Spatial questions about scenes:
[BEGIN]

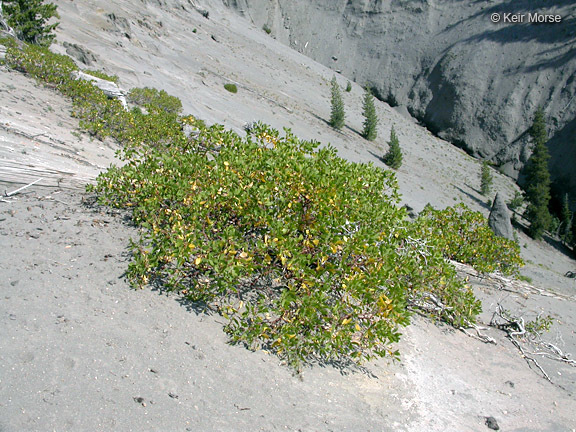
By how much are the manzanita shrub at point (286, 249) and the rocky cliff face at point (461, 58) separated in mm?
38407

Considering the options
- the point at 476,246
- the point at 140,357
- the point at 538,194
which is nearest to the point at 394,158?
the point at 538,194

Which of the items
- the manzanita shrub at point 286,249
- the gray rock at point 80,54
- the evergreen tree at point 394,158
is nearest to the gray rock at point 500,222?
the evergreen tree at point 394,158

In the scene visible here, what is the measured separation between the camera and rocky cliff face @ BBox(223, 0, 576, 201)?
1620 inches

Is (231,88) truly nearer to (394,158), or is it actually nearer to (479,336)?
(394,158)

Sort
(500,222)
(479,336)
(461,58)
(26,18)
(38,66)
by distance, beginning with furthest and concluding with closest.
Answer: (461,58) < (500,222) < (26,18) < (38,66) < (479,336)

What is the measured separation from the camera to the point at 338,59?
55594 mm

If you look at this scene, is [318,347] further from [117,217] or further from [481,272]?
[481,272]

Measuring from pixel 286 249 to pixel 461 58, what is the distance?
165 ft

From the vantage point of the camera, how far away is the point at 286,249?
176 inches

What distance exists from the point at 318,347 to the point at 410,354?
1.70 metres

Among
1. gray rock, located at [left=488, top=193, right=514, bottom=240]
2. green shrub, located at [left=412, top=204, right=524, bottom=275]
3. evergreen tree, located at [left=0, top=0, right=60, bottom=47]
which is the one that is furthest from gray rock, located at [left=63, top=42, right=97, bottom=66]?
gray rock, located at [left=488, top=193, right=514, bottom=240]

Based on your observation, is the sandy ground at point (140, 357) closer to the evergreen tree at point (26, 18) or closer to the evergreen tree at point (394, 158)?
the evergreen tree at point (26, 18)

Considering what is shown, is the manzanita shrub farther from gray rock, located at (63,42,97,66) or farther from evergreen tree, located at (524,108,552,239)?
evergreen tree, located at (524,108,552,239)

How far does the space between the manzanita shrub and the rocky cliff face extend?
3841 cm
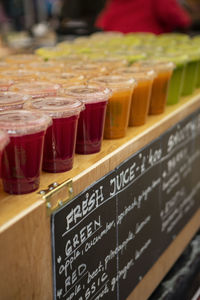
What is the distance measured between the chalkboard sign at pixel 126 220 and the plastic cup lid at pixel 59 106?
26 cm

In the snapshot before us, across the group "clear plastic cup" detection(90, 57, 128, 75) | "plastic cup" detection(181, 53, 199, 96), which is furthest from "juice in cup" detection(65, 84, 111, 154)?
"plastic cup" detection(181, 53, 199, 96)

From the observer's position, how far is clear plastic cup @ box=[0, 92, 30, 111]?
4.42 ft

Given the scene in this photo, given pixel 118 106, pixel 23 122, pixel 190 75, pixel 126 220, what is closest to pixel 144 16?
pixel 190 75

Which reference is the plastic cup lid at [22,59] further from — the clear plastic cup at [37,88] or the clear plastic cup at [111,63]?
the clear plastic cup at [37,88]

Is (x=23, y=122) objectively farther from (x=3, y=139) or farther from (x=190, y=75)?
(x=190, y=75)

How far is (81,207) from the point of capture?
1.37 metres

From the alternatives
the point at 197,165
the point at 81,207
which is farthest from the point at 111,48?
the point at 81,207

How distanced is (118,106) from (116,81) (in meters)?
0.12

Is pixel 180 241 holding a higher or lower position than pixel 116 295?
lower

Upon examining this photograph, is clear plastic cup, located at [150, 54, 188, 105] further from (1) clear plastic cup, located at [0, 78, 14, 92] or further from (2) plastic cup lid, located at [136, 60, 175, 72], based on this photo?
(1) clear plastic cup, located at [0, 78, 14, 92]

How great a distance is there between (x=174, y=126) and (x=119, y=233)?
2.21 ft

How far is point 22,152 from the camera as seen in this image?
3.78ft

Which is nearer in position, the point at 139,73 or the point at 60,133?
the point at 60,133

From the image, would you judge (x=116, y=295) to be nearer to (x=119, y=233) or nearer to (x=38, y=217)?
(x=119, y=233)
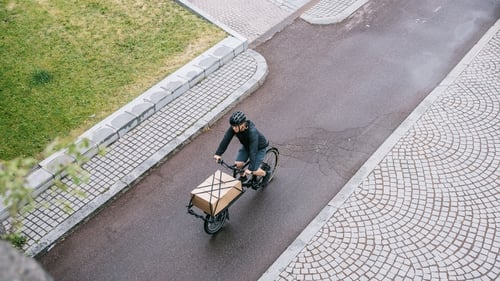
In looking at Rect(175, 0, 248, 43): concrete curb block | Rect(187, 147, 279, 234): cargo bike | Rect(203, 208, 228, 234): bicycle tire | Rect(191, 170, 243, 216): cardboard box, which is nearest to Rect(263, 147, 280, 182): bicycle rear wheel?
Rect(187, 147, 279, 234): cargo bike

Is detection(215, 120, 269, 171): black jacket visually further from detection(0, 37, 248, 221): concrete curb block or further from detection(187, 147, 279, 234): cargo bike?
detection(0, 37, 248, 221): concrete curb block

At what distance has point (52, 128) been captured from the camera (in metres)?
10.9

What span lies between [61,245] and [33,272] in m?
6.43

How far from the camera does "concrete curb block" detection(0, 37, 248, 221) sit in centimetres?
984

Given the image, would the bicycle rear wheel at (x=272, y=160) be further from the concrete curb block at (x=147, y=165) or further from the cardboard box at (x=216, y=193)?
the concrete curb block at (x=147, y=165)

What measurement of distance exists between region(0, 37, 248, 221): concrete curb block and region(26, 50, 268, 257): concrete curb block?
35.2 inches

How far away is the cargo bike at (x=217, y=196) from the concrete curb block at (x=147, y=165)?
1591mm

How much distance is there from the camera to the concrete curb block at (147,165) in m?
8.81

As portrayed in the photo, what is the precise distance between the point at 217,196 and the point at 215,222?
2.46ft

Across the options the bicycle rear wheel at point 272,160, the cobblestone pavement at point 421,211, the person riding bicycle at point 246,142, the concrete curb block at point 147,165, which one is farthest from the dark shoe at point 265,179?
the concrete curb block at point 147,165

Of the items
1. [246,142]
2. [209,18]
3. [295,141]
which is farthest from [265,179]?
[209,18]

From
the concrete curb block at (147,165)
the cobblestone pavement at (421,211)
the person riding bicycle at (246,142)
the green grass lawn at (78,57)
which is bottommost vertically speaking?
the cobblestone pavement at (421,211)

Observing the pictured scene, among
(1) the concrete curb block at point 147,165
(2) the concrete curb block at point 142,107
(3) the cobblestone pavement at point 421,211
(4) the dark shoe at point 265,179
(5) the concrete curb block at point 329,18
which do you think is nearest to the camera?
(3) the cobblestone pavement at point 421,211

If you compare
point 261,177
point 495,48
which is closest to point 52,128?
point 261,177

[END]

WRITTEN PROBLEM |
Copy every record above word for word, leaving out the pictures.

EXERCISE RESULT |
By how much are the manzanita shrub at point (286, 249) and the rocky cliff face at point (461, 58) separated in mm?
38407

Considering the options
- the point at 476,246
- the point at 140,357
- the point at 538,194
which is nearest to the point at 394,158?
the point at 538,194

Which of the items
- the manzanita shrub at point 286,249
- the gray rock at point 80,54
- the evergreen tree at point 394,158
is nearest to the gray rock at point 500,222?
the evergreen tree at point 394,158

In the scene visible here, what is the measured separation between the camera and rocky cliff face @ BBox(223, 0, 576, 201)?
1620 inches

Is (231,88) truly nearer to (394,158), or is it actually nearer to (479,336)?
(394,158)

Sort
(500,222)
(479,336)
(461,58)
(26,18)
(38,66)
by distance, beginning with furthest and concluding with closest.
Answer: (461,58) < (500,222) < (26,18) < (38,66) < (479,336)

What is the measured separation from the camera to the point at 338,59?
55594 mm

If you look at this scene, is [318,347] further from [117,217] or further from [481,272]?
[481,272]

Measuring from pixel 286 249 to pixel 461 58, what is the distance?
165 ft

From the vantage point of the camera, how far away is the point at 286,249?
176 inches

What distance exists from the point at 318,347 to the point at 410,354?
1.70 metres

Among
1. gray rock, located at [left=488, top=193, right=514, bottom=240]
2. green shrub, located at [left=412, top=204, right=524, bottom=275]
3. evergreen tree, located at [left=0, top=0, right=60, bottom=47]
which is the one that is furthest from gray rock, located at [left=63, top=42, right=97, bottom=66]?
gray rock, located at [left=488, top=193, right=514, bottom=240]

Based on your observation, is the sandy ground at point (140, 357) closer to the evergreen tree at point (26, 18) or closer to the evergreen tree at point (394, 158)?
the evergreen tree at point (26, 18)

Considering what is shown, is the manzanita shrub farther from gray rock, located at (63,42,97,66) or farther from evergreen tree, located at (524,108,552,239)?
evergreen tree, located at (524,108,552,239)

How far does the space between the manzanita shrub and the rocky cliff face extend?
3841 cm
What is the distance measured between the chalkboard sign at pixel 126 220 and the plastic cup lid at pixel 59 106?
26 cm

In the snapshot before us, across the group "clear plastic cup" detection(90, 57, 128, 75) | "plastic cup" detection(181, 53, 199, 96), which is furthest from "juice in cup" detection(65, 84, 111, 154)?
"plastic cup" detection(181, 53, 199, 96)

From the observer's position, how far is clear plastic cup @ box=[0, 92, 30, 111]?
4.42 ft

Given the scene in this photo, given pixel 118 106, pixel 23 122, pixel 190 75, pixel 126 220, what is closest to pixel 144 16?
pixel 190 75

Which reference is the plastic cup lid at [22,59] further from — the clear plastic cup at [37,88] or the clear plastic cup at [111,63]?
the clear plastic cup at [37,88]

Is (x=23, y=122) objectively farther from (x=3, y=139) or farther from (x=190, y=75)?
(x=190, y=75)

How far is (81,207) from the point of capture?
1.37 metres

From the alternatives
the point at 197,165
the point at 81,207
which is farthest from the point at 111,48?
the point at 81,207

How distanced is (118,106) from (116,81) (in meters)?
0.12

Is pixel 180 241 holding a higher or lower position than pixel 116 295?
lower

Upon examining this photograph, is clear plastic cup, located at [150, 54, 188, 105] further from (1) clear plastic cup, located at [0, 78, 14, 92] or further from (2) plastic cup lid, located at [136, 60, 175, 72], based on this photo?
(1) clear plastic cup, located at [0, 78, 14, 92]

How great a distance is there between (x=174, y=126) and (x=119, y=233)?
2.21 ft

How far is point 22,152 from the camera as seen in this image?
3.78ft

Which is nearer in position, the point at 139,73 or the point at 60,133?
the point at 60,133

From the image, would you judge (x=116, y=295) to be nearer to (x=119, y=233) or nearer to (x=38, y=217)?
(x=119, y=233)
In looking at Rect(175, 0, 248, 43): concrete curb block | Rect(187, 147, 279, 234): cargo bike | Rect(203, 208, 228, 234): bicycle tire | Rect(191, 170, 243, 216): cardboard box, which is nearest to Rect(263, 147, 280, 182): bicycle rear wheel?
Rect(187, 147, 279, 234): cargo bike

Is detection(215, 120, 269, 171): black jacket visually further from detection(0, 37, 248, 221): concrete curb block or further from detection(187, 147, 279, 234): cargo bike?
detection(0, 37, 248, 221): concrete curb block

At what distance has point (52, 128) been captured from the camera (in metres)?
10.9

What span lies between [61,245] and [33,272] in m?
6.43

How far from the camera does "concrete curb block" detection(0, 37, 248, 221) sit in centimetres?
984

Given the image, would the bicycle rear wheel at (x=272, y=160) be further from the concrete curb block at (x=147, y=165) or further from the cardboard box at (x=216, y=193)?
the concrete curb block at (x=147, y=165)

What measurement of distance exists between region(0, 37, 248, 221): concrete curb block and region(26, 50, 268, 257): concrete curb block?
35.2 inches

How far away is the cargo bike at (x=217, y=196) from the concrete curb block at (x=147, y=165)?
1591mm

How much distance is there from the camera to the concrete curb block at (147,165) in m?
8.81

As portrayed in the photo, what is the precise distance between the point at 217,196 and the point at 215,222?
2.46ft

Across the options the bicycle rear wheel at point 272,160, the cobblestone pavement at point 421,211, the person riding bicycle at point 246,142, the concrete curb block at point 147,165, which one is farthest from the dark shoe at point 265,179?
the concrete curb block at point 147,165

Of the items
1. [246,142]
2. [209,18]
3. [295,141]
which is farthest from [265,179]?
[209,18]

From
the concrete curb block at (147,165)
the cobblestone pavement at (421,211)
the person riding bicycle at (246,142)
the green grass lawn at (78,57)
which is bottommost vertically speaking?
the cobblestone pavement at (421,211)

Observing the pictured scene, among
(1) the concrete curb block at point 147,165
(2) the concrete curb block at point 142,107
(3) the cobblestone pavement at point 421,211
(4) the dark shoe at point 265,179
(5) the concrete curb block at point 329,18
which do you think is nearest to the camera?
(3) the cobblestone pavement at point 421,211

If you compare
point 261,177
point 495,48
which is closest to point 52,128?
point 261,177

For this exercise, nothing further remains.